A quick how-to on building renv environments with GitHub Actions.
R
renv
GitHub Actions
Author
Published

2025-01-10

One of the challenges facing when moving work from a local computer to a remote server (such as an RStudio Server) where one does not have administrative privileges is how to make sure that the system has all the necessary system libraries be able to install all the needed R packages for a given project.

Errors like:

unable to load shared object something.so':
something.so: cannot open shared object file: No such file or directory

Usually mean that the user has to ask the administrator to install the something on the system to be able to compile the package.

And when one library is missing that is not a big deal (probably). But multiple projects, multiple libraries, and multiple users, means that the administrator may be spammed with requests which may or may not be final: each time install.packages() is run a different library may be missing after a previous one was installed.

The obvious solution to this type of a problem is to have Posit Package Manager serving binary packages, but that may not be something that is available because of costs, or whatever.

So, here is a free and public option to track the need for system dependencies and to make sure the R environment will be working: GitHub Actions

Step 1: Use renv for your projects.

I will not go into details here. I presume everyone is doing this? :)

When using renv you will notice the renv.lock that are being generated.

Step 2: Create a Github repository with folder for each renv.lock file

Assuming you have multiple projects/environments you need to check and build have a directory structure where each folder has a renv.lock file. For example:

my-renv-files/
├── my-first-comlicated-env/
    └── renv.lock
└── my-second-complicated-env/
    └── renv.lock

Maybe you would want to add a README.md there as well.
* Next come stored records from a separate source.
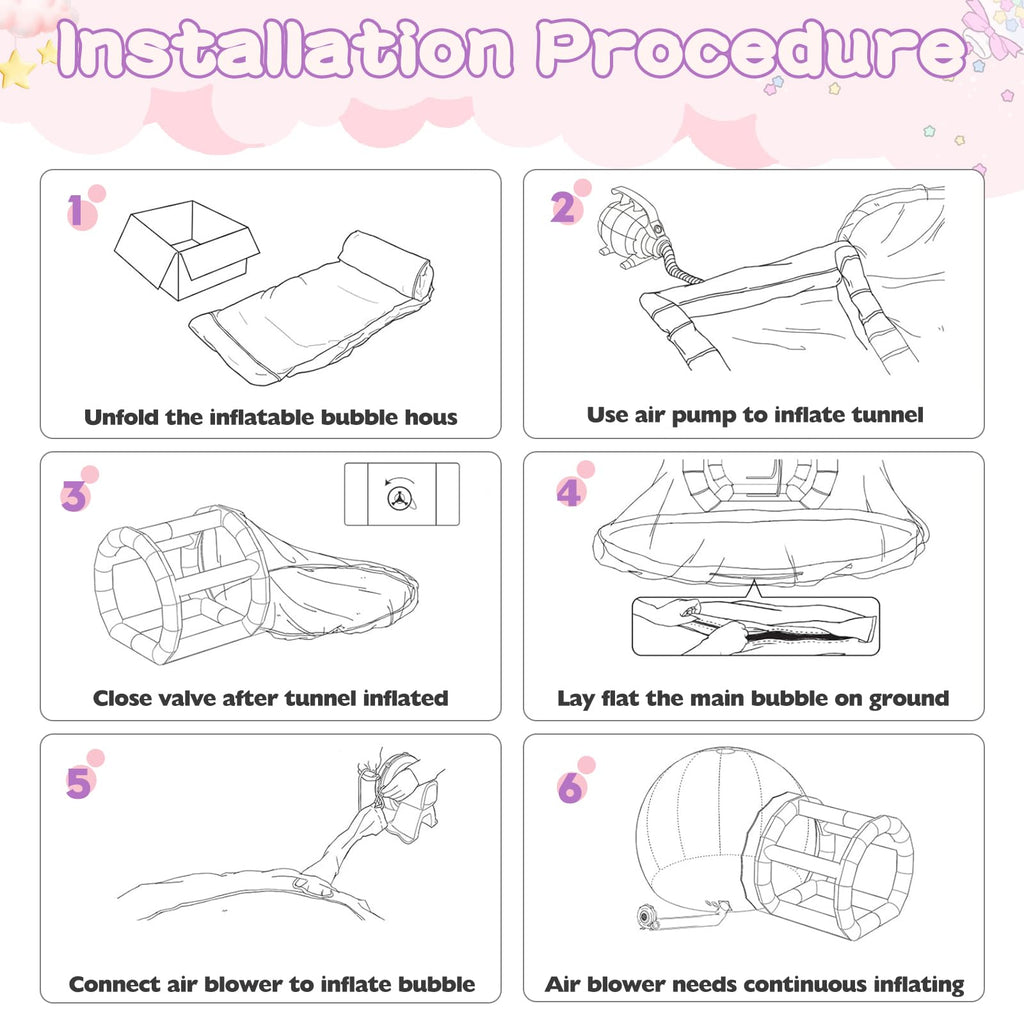 Installation Procedure

1

Unfold the inflatable bubble hous

2

Use air pump to inflate tunnel

3

Close valve after tunnel inflated

4

Lay flat the main bubble on ground

5

Connect air blower to inflate bubble

6

Air blower needs continuous inflating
Step 3: Add a requirements.txt file to the repository

This will hold any system libraries that are needed - one per line. You probably know at least one at this point so just add it on the first line.
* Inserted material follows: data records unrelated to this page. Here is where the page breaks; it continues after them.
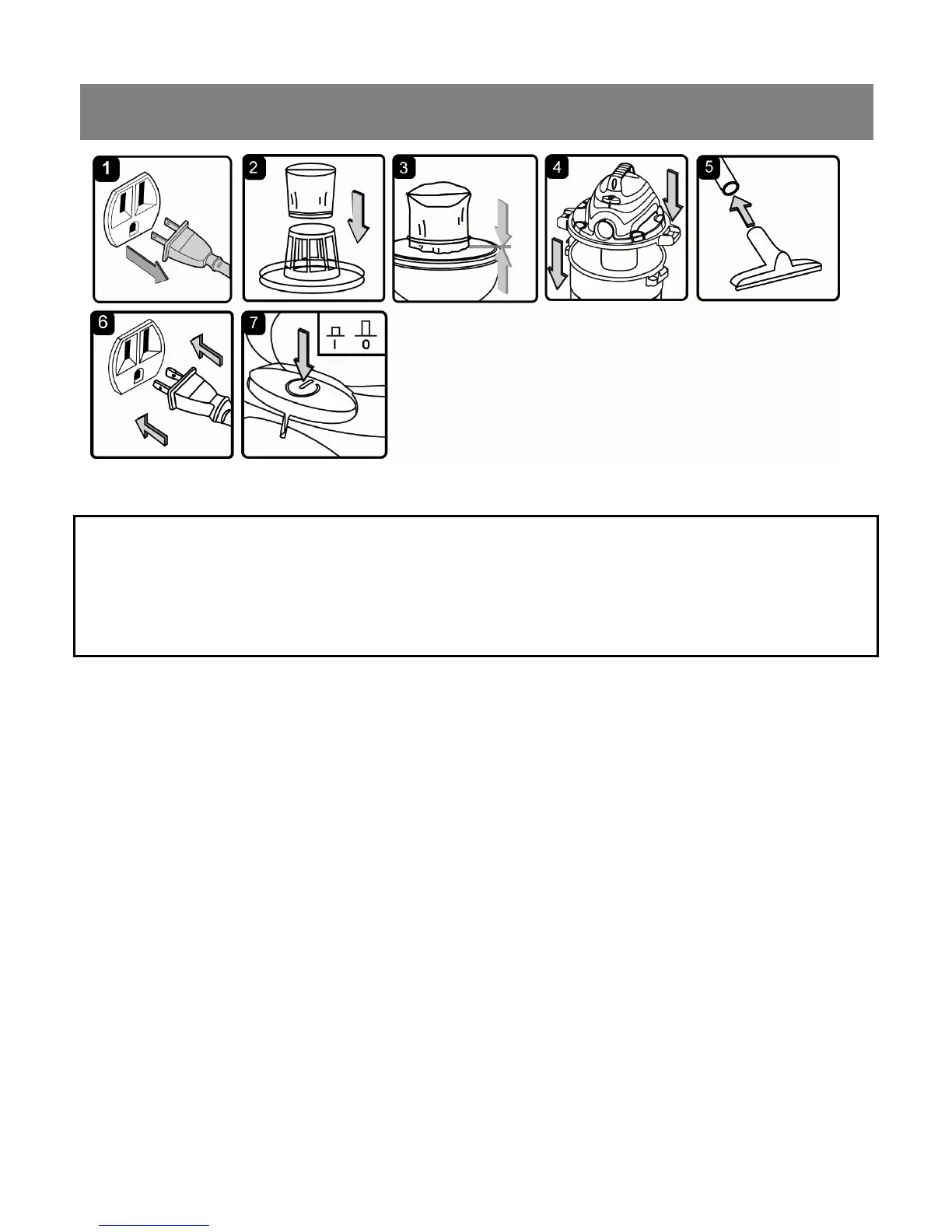 1

2

3

4

5

6

7

I

0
Step 4: Add a GitHub Action yaml file to the repository.

Create a .github/workflows folder in the repository and add the following as build_renv.yaml:

name: Build renv environments

on:
  pull_request:
    paths:
      - '**/renv.lock'
  workflow_dispatch: 

jobs:
  build-renv:
    runs-on: ubuntu-latest

    steps:
      # 1. Checkout the repository
      - name: Checkout repository
        uses: actions/checkout@v4
        with:
          fetch-depth: 0

      # 2. Set up R environment
      - name: Set up R
        uses: r-lib/actions/setup-r@v2
        with:
          r-version: '4.4.1' # Specify your desired R version

      # 3. Install system dependencies
      - name: Install system dependencies
        run: |
          sudo apt-get update
          sudo apt-get install -y $(cat requirements.txt)

      # 4. Install renv package in R
      - name: Install renv
        run: |
          Rscript -e "install.packages('renv')"
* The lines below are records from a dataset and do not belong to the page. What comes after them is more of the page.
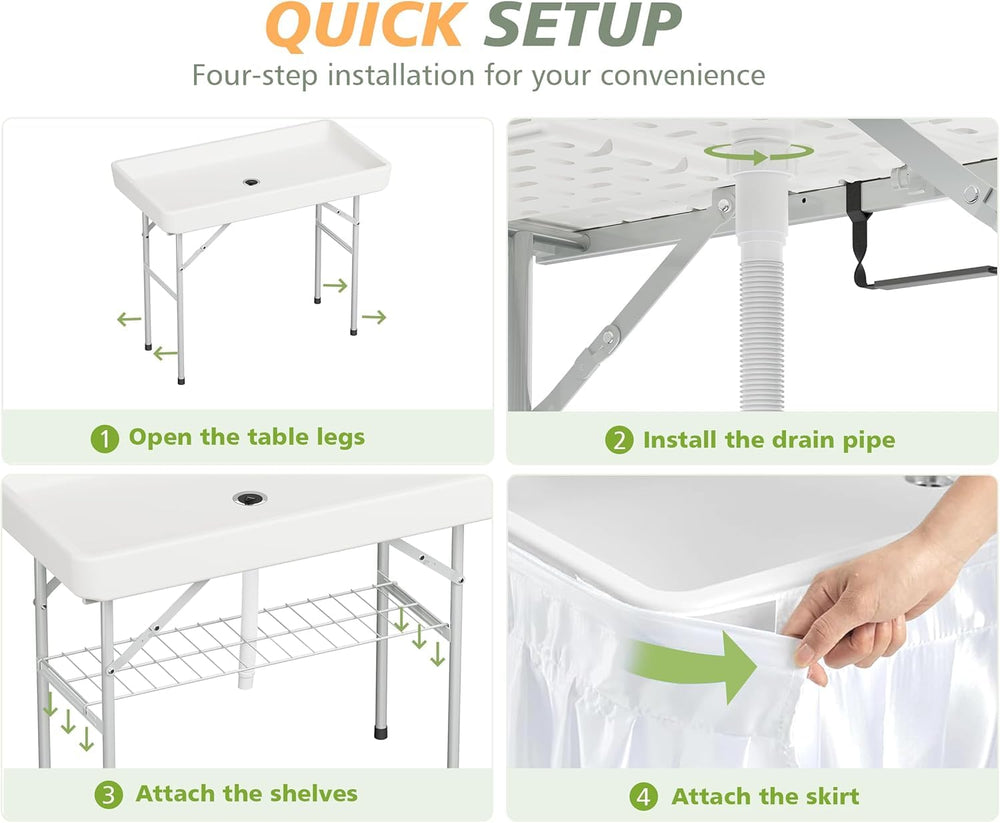 QUICK SETUP

Four-step installation for your convenience

1 Open the table legs

2 Install the drain pipe

3 Attach the shelves

4 Attach the skirt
      # 5. Rebuild the R environment for the changed renv.lock file
      - name: Rebuild R environment
        run: |
          # Extract the changed renv.lock file
          file=$(git diff --name-only ${{ github.event.pull_request.base.sha }} ${{ github.event.pull_request.head.sha }} | grep 'renv.lock')
          dir=$(dirname "$file")

          echo "Restoring renv environment for $dir"
          cd "$dir"
          Rscript -e "renv::restore(prompt = FALSE)"
        env:
          RENV_PATHS_CACHE: ~/.cache/R/renv

This will run automatically on any pull requests that have renv.lock files, and also can be manually triggered (good for testing!).

Then it will setup R, install the dependencies, and set up renv.

Then in the final step 5 it will try to build the environment for each folder and fail if system dependencies are missing. So then you can update the requirements.txt and have it run again until you have a green pass and a complete requiremtenst.txt that you can share with the administrator. :)

Now, this runs on Ubuntu and the server that runs the RStudio Server may be on a different Linux distribution. And while not ideal, you will still know what are the names of the missing libraries, though their names for the other distribution maybe slightly different.

Still, a nice way to keep track of renv environments, and especially convenient if you have a very specific one that you need to share with coworkers or with the public.